— Written instruction 1 —
Count the lines in the records below that contain the string "tiled", treating case as significant, and give only the number.

## Start Text provided

Here Are the 5 Most Eye-Opening Bits From Kamala Harris’s Scathing New Book Excerpt

 

(AP Photo/Jacquelyn Martin, File)

Kamala Harris is pulling no punches in her upcoming memoir 107 Days, with a first-look excerpt published Wednesday by The Atlantic that gives a scathing and highly personal insider account of former President Joe Biden’s ill-fated 2024 election ambitions and her own scramble to win.

The former vice president, who became the Democratic nominee after Biden dropped out just 107 days before the 2024 election, delivered her sharpest critique yet, pulling back the curtain on the tense culture inside the White House, Biden’s faltering debate performance, and the cold shoulder Harris says she received from his team.

Here are five of the most eye-opening revelations from the release:

1. Joe and Jill Biden Pushed 2024 Gamble

Joe and Jill Biden were effectively steering the Democratic Party into the 2024 election, insisting that he be the nominee and, Harris argued, the rest of the party followed in a trance.

“It’s Joe and Jill’s decision.” We all said that, like a mantra, as if we’d all been hypnotized. Was it grace, or was it recklessness? In retrospect, I think it was recklessness. The stakes were simply too high. This wasn’t a choice that should have been left to an individual’s ego, an individual’s ambition. It should have been more than a personal decision.

2. Harris Fumes Biden Barely Mentioned Her in His Oval Office Exit Speech

Even after Biden relented and announced he would not seek reelection, Harris fumes the president offered her a little more than an afterthought.

In his highly anticipated Oval Office address, meant to steady Democrats and signal a seamless handoff to his vice president, Harris recalls that Biden went nearly the entire speech without naming her. For the woman about to lead the ticket, the nod landed more like a snub than a passing of the torch.

## End Text provided

— Written instruction 2 —
From the article above about Kamala Harris's memoir, reproduce word for word the passage starting at "Here are five" and ending at "than an afterthought.".

## Start Given information

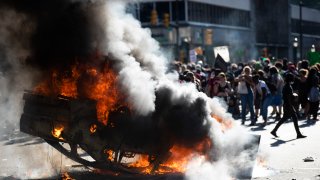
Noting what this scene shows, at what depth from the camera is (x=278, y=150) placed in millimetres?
14000

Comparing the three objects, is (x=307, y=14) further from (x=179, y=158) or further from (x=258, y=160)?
(x=179, y=158)

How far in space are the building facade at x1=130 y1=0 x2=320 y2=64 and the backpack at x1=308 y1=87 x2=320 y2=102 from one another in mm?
25240

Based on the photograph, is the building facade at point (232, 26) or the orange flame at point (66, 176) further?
the building facade at point (232, 26)

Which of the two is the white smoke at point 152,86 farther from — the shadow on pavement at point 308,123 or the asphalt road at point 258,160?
the shadow on pavement at point 308,123

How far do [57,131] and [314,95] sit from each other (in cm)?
1260

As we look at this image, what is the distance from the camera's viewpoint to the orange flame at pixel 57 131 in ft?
31.7

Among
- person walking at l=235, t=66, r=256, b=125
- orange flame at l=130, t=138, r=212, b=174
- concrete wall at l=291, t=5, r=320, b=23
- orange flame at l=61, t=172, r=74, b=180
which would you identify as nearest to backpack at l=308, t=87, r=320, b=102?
person walking at l=235, t=66, r=256, b=125

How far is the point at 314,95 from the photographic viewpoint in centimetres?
2067

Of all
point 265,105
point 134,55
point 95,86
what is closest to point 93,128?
point 95,86

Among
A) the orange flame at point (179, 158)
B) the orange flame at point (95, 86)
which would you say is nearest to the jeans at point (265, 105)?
the orange flame at point (179, 158)

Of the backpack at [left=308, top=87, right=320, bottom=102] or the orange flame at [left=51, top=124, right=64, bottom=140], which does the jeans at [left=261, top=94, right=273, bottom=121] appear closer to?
the backpack at [left=308, top=87, right=320, bottom=102]

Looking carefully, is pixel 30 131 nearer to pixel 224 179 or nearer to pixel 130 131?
pixel 130 131

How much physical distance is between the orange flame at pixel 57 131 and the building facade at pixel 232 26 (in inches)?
1424

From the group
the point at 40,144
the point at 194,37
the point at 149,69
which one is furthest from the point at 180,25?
the point at 149,69
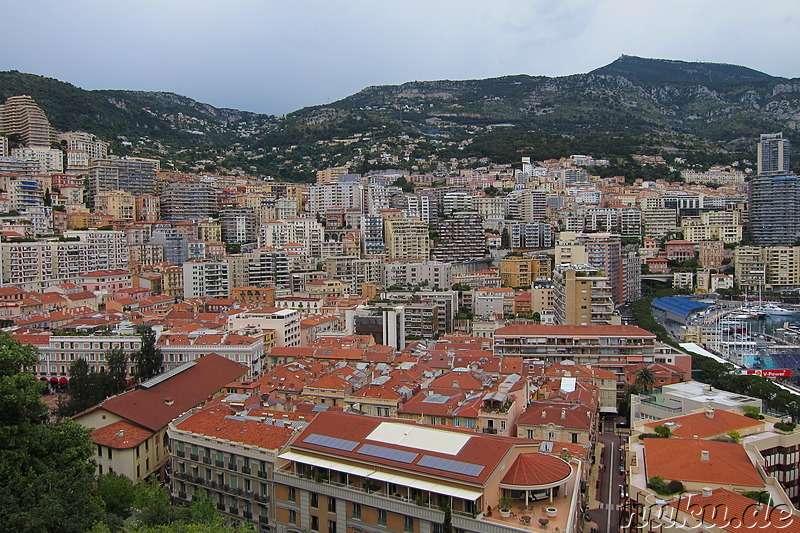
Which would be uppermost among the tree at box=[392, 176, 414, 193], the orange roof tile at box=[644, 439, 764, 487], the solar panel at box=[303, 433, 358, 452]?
the tree at box=[392, 176, 414, 193]

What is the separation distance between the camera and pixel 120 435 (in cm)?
2347

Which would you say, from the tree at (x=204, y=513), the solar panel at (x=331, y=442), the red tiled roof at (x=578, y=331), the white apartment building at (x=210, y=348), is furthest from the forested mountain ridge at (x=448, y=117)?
the tree at (x=204, y=513)

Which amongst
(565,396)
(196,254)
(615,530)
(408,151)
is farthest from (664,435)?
(408,151)

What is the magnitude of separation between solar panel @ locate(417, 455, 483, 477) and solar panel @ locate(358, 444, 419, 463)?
1.24 ft

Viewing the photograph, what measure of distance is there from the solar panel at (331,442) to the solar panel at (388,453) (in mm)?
404

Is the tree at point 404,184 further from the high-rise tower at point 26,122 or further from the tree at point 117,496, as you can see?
the tree at point 117,496

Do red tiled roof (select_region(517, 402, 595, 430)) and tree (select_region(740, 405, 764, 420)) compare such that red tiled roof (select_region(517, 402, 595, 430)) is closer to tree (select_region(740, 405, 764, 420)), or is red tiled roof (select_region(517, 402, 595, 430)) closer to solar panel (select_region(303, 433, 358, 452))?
tree (select_region(740, 405, 764, 420))

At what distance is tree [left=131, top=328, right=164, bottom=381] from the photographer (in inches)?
1369

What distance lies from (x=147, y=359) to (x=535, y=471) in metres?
25.0

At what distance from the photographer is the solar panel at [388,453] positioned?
17.3 meters

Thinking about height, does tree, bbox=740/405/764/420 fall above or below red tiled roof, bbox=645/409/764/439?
below

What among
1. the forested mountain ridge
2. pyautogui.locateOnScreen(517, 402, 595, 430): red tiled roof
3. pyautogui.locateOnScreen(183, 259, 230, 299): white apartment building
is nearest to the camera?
pyautogui.locateOnScreen(517, 402, 595, 430): red tiled roof

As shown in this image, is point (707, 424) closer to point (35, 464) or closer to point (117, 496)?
point (117, 496)

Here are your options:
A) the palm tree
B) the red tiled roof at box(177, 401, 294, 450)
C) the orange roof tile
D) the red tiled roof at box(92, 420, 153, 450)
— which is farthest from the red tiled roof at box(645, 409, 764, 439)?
the red tiled roof at box(92, 420, 153, 450)
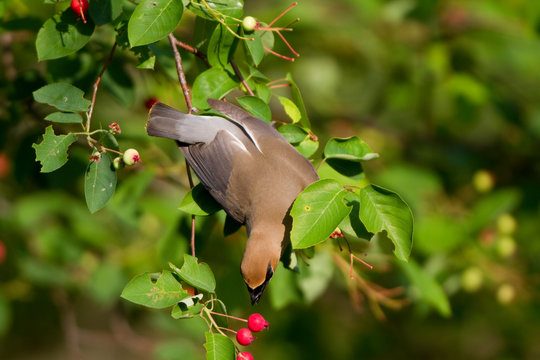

## End Given information

— Written response 1 —
9

— Written response 2 —
Here are five of the most eye-opening revelations from the release:

1. Joe and Jill Biden Pushed 2024 Gamble

Joe and Jill Biden were effectively steering the Democratic Party into the 2024 election, insisting that he be the nominee and, Harris argued, the rest of the party followed in a trance.

“It’s Joe and Jill’s decision.” We all said that, like a mantra, as if we’d all been hypnotized. Was it grace, or was it recklessness? In retrospect, I think it was recklessness. The stakes were simply too high. This wasn’t a choice that should have been left to an individual’s ego, an individual’s ambition. It should have been more than a personal decision.

2. Harris Fumes Biden Barely Mentioned Her in His Oval Office Exit Speech

Even after Biden relented and announced he would not seek reelection, Harris fumes the president offered her a little more than an afterthought.